What is domestic abuse
Domestic abuse is a pattern of controlling and aggressive behaviour that is used to maintain power and exert control on victims.
The government definition:
Anyone can experience domestic abuse regardless of race, ethnic or religious group, class, disability or lifestyle. It can also take place in lesbian, gay, bi-sexual and transgender relationships and can involve other family members. Domestic abuse is affects one in four women and one in six men. One in four LGB and three in four Trans people will experience Domestic Abuse.
Domestic abuse is not only about being physically or sexually abused and it is rarely a one off incident. Domestic abuse can take many forms, it can be any incident of threatening behaviour, psychological, physical, sexual, financial or emotional, violence or abuse.
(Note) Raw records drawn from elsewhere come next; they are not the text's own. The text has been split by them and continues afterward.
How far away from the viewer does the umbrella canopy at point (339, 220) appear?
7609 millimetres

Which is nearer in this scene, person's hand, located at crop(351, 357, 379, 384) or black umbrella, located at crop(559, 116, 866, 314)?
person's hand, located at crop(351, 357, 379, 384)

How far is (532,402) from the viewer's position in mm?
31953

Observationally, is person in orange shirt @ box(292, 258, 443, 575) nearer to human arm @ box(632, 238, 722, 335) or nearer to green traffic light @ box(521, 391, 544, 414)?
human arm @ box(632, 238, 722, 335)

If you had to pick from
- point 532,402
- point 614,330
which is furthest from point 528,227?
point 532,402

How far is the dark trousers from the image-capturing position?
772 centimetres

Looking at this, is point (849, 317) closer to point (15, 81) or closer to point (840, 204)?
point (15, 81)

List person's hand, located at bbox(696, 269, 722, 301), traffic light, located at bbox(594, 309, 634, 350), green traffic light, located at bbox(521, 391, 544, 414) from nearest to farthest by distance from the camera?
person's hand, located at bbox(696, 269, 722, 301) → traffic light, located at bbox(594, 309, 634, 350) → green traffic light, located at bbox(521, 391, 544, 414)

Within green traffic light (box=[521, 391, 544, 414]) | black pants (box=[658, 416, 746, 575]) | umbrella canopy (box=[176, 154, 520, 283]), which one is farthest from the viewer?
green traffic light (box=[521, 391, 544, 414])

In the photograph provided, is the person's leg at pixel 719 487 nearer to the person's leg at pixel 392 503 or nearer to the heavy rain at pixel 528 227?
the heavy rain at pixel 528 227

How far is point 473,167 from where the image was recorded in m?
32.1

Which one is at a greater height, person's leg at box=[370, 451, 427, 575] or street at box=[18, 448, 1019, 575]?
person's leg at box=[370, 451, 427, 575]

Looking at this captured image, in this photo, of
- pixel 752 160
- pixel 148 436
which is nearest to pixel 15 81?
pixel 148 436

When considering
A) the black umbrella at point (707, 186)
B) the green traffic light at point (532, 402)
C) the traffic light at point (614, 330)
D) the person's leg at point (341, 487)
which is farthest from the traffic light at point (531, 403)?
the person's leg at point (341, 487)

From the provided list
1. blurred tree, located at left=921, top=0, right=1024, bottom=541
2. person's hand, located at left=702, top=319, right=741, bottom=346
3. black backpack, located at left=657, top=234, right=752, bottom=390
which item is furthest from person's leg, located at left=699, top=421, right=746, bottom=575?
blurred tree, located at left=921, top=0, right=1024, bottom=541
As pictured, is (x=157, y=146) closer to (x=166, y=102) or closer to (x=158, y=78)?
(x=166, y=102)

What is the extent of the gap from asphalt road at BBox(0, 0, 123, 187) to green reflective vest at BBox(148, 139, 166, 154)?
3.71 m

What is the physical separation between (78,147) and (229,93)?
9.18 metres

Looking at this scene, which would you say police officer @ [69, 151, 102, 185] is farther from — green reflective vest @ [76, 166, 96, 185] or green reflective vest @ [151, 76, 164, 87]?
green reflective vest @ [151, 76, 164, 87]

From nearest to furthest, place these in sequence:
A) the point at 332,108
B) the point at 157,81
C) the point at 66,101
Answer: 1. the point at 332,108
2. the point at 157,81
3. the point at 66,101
It can include forced marriage, honour based abuse and female genital mutilation.
- Physical abuse is any action that is taken that causes you physical harm it can include hitting, kicking, chocking, throwing objects at you, slapping.
- Sexual abuse is unwanted sexual activity, it can involve using force, making threats or coercing a person into sexual activity. It can include rape, sexual assault, making you do things sexually you are not comfortable with.
- Emotional or psychological abuse can be verbal or nonverbal. Emotional abuse can include verbal abuse such as yelling, name-calling, blaming and shaming. Isolation, intimidation, threats of violence and controlling behaviour.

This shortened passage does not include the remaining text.